Excerpts from a spatial dataset:
-=-=-=-=-

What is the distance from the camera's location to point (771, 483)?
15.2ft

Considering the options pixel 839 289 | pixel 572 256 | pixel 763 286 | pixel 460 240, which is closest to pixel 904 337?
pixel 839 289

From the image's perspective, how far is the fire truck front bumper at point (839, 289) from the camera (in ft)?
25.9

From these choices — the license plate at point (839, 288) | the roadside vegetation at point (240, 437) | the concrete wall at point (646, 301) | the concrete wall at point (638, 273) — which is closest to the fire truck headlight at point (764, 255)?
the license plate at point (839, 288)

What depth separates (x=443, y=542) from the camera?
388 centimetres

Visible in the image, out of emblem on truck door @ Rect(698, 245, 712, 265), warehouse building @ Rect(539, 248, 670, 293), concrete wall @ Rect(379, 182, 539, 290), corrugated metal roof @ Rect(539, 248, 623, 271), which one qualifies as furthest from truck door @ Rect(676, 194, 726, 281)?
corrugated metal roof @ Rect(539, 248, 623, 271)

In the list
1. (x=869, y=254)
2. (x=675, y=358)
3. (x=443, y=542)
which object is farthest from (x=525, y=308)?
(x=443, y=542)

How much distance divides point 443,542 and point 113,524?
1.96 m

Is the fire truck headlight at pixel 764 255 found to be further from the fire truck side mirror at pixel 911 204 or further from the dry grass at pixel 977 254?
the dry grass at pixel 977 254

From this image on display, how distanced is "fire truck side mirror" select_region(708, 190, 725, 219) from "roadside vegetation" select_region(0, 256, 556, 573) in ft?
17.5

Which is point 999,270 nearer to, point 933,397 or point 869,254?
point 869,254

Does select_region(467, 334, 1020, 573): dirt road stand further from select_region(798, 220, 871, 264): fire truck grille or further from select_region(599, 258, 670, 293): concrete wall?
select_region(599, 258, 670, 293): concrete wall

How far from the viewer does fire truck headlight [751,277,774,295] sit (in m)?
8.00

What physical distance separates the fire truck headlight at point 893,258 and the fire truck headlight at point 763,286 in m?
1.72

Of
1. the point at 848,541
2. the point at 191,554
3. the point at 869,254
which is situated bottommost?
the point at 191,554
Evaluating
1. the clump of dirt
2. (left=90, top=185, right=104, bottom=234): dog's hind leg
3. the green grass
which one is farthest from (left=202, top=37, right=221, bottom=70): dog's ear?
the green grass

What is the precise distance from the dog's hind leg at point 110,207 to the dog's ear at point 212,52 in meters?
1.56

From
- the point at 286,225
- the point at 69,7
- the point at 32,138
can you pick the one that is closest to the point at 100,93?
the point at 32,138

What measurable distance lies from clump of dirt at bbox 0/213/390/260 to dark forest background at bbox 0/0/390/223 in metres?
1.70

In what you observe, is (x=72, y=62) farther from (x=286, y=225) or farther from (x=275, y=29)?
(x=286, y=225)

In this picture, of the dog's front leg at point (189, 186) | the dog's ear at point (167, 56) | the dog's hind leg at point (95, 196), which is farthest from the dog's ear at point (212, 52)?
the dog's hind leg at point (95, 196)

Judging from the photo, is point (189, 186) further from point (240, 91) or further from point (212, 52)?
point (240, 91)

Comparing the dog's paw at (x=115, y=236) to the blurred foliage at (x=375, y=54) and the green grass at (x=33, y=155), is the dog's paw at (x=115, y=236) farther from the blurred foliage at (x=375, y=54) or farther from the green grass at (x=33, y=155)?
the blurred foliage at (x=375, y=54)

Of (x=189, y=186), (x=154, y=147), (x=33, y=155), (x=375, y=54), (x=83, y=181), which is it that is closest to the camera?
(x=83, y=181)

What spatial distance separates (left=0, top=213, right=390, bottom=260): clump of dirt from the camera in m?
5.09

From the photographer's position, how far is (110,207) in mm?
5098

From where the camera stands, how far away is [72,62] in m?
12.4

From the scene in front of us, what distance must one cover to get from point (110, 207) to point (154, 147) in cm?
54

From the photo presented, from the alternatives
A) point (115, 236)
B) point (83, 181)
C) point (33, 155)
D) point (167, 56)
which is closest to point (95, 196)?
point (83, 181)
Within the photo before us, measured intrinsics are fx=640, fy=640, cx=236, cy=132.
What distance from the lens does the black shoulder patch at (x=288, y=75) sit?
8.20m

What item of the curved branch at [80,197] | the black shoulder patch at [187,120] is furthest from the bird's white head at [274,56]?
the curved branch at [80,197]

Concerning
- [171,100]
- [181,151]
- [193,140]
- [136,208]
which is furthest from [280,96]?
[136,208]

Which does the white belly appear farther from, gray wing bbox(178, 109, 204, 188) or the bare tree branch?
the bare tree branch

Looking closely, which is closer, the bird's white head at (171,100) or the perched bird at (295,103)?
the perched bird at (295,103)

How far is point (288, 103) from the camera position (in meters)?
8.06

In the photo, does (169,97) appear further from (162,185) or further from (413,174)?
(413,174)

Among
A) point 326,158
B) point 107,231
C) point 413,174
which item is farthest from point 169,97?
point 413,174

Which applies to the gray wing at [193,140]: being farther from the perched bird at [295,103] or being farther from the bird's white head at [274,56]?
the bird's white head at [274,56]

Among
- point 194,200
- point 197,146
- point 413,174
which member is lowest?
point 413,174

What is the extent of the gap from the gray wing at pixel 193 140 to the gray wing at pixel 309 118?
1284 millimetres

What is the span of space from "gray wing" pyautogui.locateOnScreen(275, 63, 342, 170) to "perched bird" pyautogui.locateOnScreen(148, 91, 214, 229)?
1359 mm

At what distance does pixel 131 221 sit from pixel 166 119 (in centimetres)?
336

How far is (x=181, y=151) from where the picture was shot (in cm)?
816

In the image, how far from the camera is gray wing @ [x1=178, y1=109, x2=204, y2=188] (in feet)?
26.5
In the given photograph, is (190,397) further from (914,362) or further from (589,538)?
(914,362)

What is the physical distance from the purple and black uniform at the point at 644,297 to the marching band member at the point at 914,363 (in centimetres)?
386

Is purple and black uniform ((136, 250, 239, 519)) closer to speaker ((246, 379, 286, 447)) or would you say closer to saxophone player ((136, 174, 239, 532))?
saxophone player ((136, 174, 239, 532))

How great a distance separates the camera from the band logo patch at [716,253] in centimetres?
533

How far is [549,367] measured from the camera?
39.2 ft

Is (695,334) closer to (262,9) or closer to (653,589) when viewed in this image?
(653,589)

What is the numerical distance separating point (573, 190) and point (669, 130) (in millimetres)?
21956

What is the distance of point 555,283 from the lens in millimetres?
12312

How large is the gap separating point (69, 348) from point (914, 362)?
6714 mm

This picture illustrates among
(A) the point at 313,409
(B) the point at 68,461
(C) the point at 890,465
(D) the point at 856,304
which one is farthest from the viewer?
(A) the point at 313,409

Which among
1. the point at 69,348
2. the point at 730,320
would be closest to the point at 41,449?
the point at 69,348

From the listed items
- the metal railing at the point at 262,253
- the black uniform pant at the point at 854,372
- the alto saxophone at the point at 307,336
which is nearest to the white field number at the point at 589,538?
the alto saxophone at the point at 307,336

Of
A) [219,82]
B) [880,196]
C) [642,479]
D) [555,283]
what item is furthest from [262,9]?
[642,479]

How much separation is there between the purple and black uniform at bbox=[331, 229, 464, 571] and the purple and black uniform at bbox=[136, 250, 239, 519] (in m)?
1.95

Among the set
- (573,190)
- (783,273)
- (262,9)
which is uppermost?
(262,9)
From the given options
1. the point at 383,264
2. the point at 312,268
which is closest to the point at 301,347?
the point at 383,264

-=-=-=-=-

**Prompt**
Copy every record exactly as presented.

**Solution**
What is the distance from the camera's location to point (771, 483)?
15.2ft

Considering the options pixel 839 289 | pixel 572 256 | pixel 763 286 | pixel 460 240, which is closest to pixel 904 337?
pixel 839 289

From the image's perspective, how far is the fire truck front bumper at point (839, 289) from the camera (in ft)?
25.9

From these choices — the license plate at point (839, 288) | the roadside vegetation at point (240, 437) | the concrete wall at point (646, 301) | the concrete wall at point (638, 273) — which is closest to the fire truck headlight at point (764, 255)?
the license plate at point (839, 288)

What depth separates (x=443, y=542) from the camera?
388 centimetres

Visible in the image, out of emblem on truck door @ Rect(698, 245, 712, 265), warehouse building @ Rect(539, 248, 670, 293), concrete wall @ Rect(379, 182, 539, 290), corrugated metal roof @ Rect(539, 248, 623, 271), which one qualifies as furthest from truck door @ Rect(676, 194, 726, 281)?
corrugated metal roof @ Rect(539, 248, 623, 271)

In the list
1. (x=869, y=254)
2. (x=675, y=358)
3. (x=443, y=542)
which object is farthest from (x=525, y=308)?
(x=443, y=542)

How much distance divides point 443,542 and point 113,524?
1.96 m

Is the fire truck headlight at pixel 764 255 found to be further from the fire truck side mirror at pixel 911 204 or further from the dry grass at pixel 977 254?
the dry grass at pixel 977 254

From this image on display, how distanced is "fire truck side mirror" select_region(708, 190, 725, 219) from "roadside vegetation" select_region(0, 256, 556, 573) in ft?
17.5

Which is point 999,270 nearer to, point 933,397 or point 869,254?
point 869,254

Does select_region(467, 334, 1020, 573): dirt road stand further from select_region(798, 220, 871, 264): fire truck grille or further from select_region(599, 258, 670, 293): concrete wall?
select_region(599, 258, 670, 293): concrete wall

How far from the viewer does fire truck headlight [751,277,774,295] sit (in m)?
8.00

What physical distance separates the fire truck headlight at point 893,258 and the fire truck headlight at point 763,286 in m?
1.72

Of
1. the point at 848,541
2. the point at 191,554
3. the point at 869,254
which is situated bottommost?
the point at 191,554
Evaluating
1. the clump of dirt
2. (left=90, top=185, right=104, bottom=234): dog's hind leg
3. the green grass
which one is farthest from (left=202, top=37, right=221, bottom=70): dog's ear?
the green grass

What is the precise distance from the dog's hind leg at point 110,207 to the dog's ear at point 212,52 in meters?
1.56

From
- the point at 286,225
- the point at 69,7
- the point at 32,138
can you pick the one that is closest to the point at 100,93?
the point at 32,138

What measurable distance lies from clump of dirt at bbox 0/213/390/260 to dark forest background at bbox 0/0/390/223 in metres?
1.70

In what you observe, is (x=72, y=62) farther from (x=286, y=225) or farther from (x=275, y=29)?
(x=286, y=225)

In this picture, of the dog's front leg at point (189, 186) | the dog's ear at point (167, 56) | the dog's hind leg at point (95, 196), which is farthest from the dog's ear at point (212, 52)?
the dog's hind leg at point (95, 196)

Judging from the photo, is point (189, 186) further from point (240, 91) or further from point (212, 52)?
point (240, 91)

Comparing the dog's paw at (x=115, y=236) to the blurred foliage at (x=375, y=54) and the green grass at (x=33, y=155), is the dog's paw at (x=115, y=236) farther from the blurred foliage at (x=375, y=54) or farther from the green grass at (x=33, y=155)?
the blurred foliage at (x=375, y=54)

Of (x=189, y=186), (x=154, y=147), (x=33, y=155), (x=375, y=54), (x=83, y=181), which is it that is closest to the camera?
(x=83, y=181)

What spatial distance separates (left=0, top=213, right=390, bottom=260): clump of dirt from the camera in m?
5.09

From the photographer's position, how far is (110,207) in mm?
5098

From where the camera stands, how far away is [72,62] in m?
12.4

From the scene in front of us, what distance must one cover to get from point (110, 207) to point (154, 147) in cm?
54

From the photo presented, from the alternatives
A) point (115, 236)
B) point (83, 181)
C) point (33, 155)
D) point (167, 56)
which is closest to point (95, 196)?
point (83, 181)
Within the photo before us, measured intrinsics are fx=640, fy=640, cx=236, cy=132.
What distance from the lens does the black shoulder patch at (x=288, y=75) sit?
8.20m

What item of the curved branch at [80,197] | the black shoulder patch at [187,120] is furthest from the bird's white head at [274,56]?
the curved branch at [80,197]

Concerning
- [171,100]
- [181,151]
- [193,140]
- [136,208]
which is furthest from [280,96]?
[136,208]

Which does the white belly appear farther from, gray wing bbox(178, 109, 204, 188) or the bare tree branch?
the bare tree branch

Looking closely, which is closer, the bird's white head at (171,100) or the perched bird at (295,103)?
the perched bird at (295,103)

How far is point (288, 103) from the camera position (in meters)?
8.06

In the photo, does (169,97) appear further from (162,185) or further from (413,174)?
(413,174)

Among
A) point 326,158
B) point 107,231
C) point 413,174
which item is farthest from point 169,97?
point 413,174

Which applies to the gray wing at [193,140]: being farther from the perched bird at [295,103] or being farther from the bird's white head at [274,56]?
the bird's white head at [274,56]

Among
- point 194,200
- point 197,146
- point 413,174
which member is lowest?
point 413,174

What is the extent of the gap from the gray wing at pixel 193 140 to the gray wing at pixel 309 118?
1284 millimetres

What is the span of space from "gray wing" pyautogui.locateOnScreen(275, 63, 342, 170) to "perched bird" pyautogui.locateOnScreen(148, 91, 214, 229)?
1359 mm

At what distance does pixel 131 221 sit from pixel 166 119 (in centimetres)?
336

How far is (x=181, y=151) from where the picture was shot (in cm)?
816

In the image, how far from the camera is gray wing @ [x1=178, y1=109, x2=204, y2=188] (in feet)?
26.5
In the given photograph, is (190,397) further from (914,362) or further from (589,538)?
(914,362)

What is the physical distance from the purple and black uniform at the point at 644,297 to the marching band member at the point at 914,363 (in centimetres)?
386

Is purple and black uniform ((136, 250, 239, 519)) closer to speaker ((246, 379, 286, 447)) or would you say closer to saxophone player ((136, 174, 239, 532))?
saxophone player ((136, 174, 239, 532))

How great a distance separates the camera from the band logo patch at [716,253] in centimetres?
533

How far is [549,367] measured from the camera?
39.2 ft

Is (695,334) closer to (262,9) or closer to (653,589) when viewed in this image?
(653,589)

What is the numerical distance separating point (573, 190) and point (669, 130) (in millimetres)?
21956

What is the distance of point 555,283 from the lens in millimetres?
12312

How large is the gap separating point (69, 348) from point (914, 362)?
6714 mm

This picture illustrates among
(A) the point at 313,409
(B) the point at 68,461
(C) the point at 890,465
(D) the point at 856,304
which one is farthest from the viewer?
(A) the point at 313,409

Which among
1. the point at 69,348
2. the point at 730,320
would be closest to the point at 41,449?
the point at 69,348

From the listed items
- the metal railing at the point at 262,253
- the black uniform pant at the point at 854,372
- the alto saxophone at the point at 307,336
which is nearest to the white field number at the point at 589,538?
the alto saxophone at the point at 307,336

Of
A) [219,82]
B) [880,196]
C) [642,479]
D) [555,283]
what item is furthest from [262,9]?
[642,479]

How much separation is there between the purple and black uniform at bbox=[331, 229, 464, 571] and the purple and black uniform at bbox=[136, 250, 239, 519] (in m)?
1.95

Among the set
- (573,190)
- (783,273)
- (262,9)
which is uppermost?
(262,9)
From the given options
1. the point at 383,264
2. the point at 312,268
which is closest to the point at 301,347?
the point at 383,264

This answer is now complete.